THINGS TO DO —
1/ Write out the part of the Bonhoeffer passage starting with "While German citizens" and going on through "word Jude (Jew).".
2/ In the Bonhoeffer passage, what did the storm troopers paint on the windows of Jewish businesses?

SOURCE EXCERPT —
____________________
Dietrich Bonhoeffer: In the Midst of Wickedness

A week before the Aryan Paragraph was to go into effect, Hitler called for a boycott of Jewish stores and businesses across Germany. At a rally in Berlin that day, Joseph Goebbels, Nazi Minister of Enlightenment and Propaganda, railed against the Jews and all they had done to undermine Germany. He talked of “Jewish atrocity propaganda” and how the Jews controlled all foreign newspapers and were printing lies that hurt the image of their loving führer, Adolf Hitler. These must be stopped, he said. It was time for Germans to rise up against Jews and show them they must stop printing such falsehoods. Of course, most Jews had nothing to do with printing newspapers, but that didn’t seem to matter to those listening to Goebbels’s speech. They were angry and took to the streets with placards that read, “Germans, defend yourselves! Don’t buy from Jews!” Goebbels’s hate-filled tirade sickened Dietrich.

While German citizens took to the streets with placards, Nazi storm troopers (SA), the Nazis’ paramilitary force, clad in their distinctive brown uniforms, fanned out onto city streets across Germany. Through intimidation and bullying they tried to stop customers from entering Jewish businesses. They also painted the Star of David on the windows of Jewish businesses, along with the word Jude (Jew).
____________________
RECORD LIST —
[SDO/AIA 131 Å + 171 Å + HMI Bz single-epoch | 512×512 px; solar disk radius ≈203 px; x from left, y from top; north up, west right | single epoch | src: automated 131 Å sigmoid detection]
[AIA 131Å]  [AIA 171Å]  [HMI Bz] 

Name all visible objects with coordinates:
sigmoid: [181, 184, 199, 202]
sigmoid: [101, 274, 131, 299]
____________________
CORRECT ANSWERS —
1/
While German citizens took to the streets with placards, Nazi storm troopers (SA), the Nazis’ paramilitary force, clad in their distinctive brown uniforms, fanned out onto city streets across Germany. Through intimidation and bullying they tried to stop customers from entering Jewish businesses. They also painted the Star of David on the windows of Jewish businesses, along with the word Jude (Jew).

2/ They painted the Star of David and the word Jude (Jew).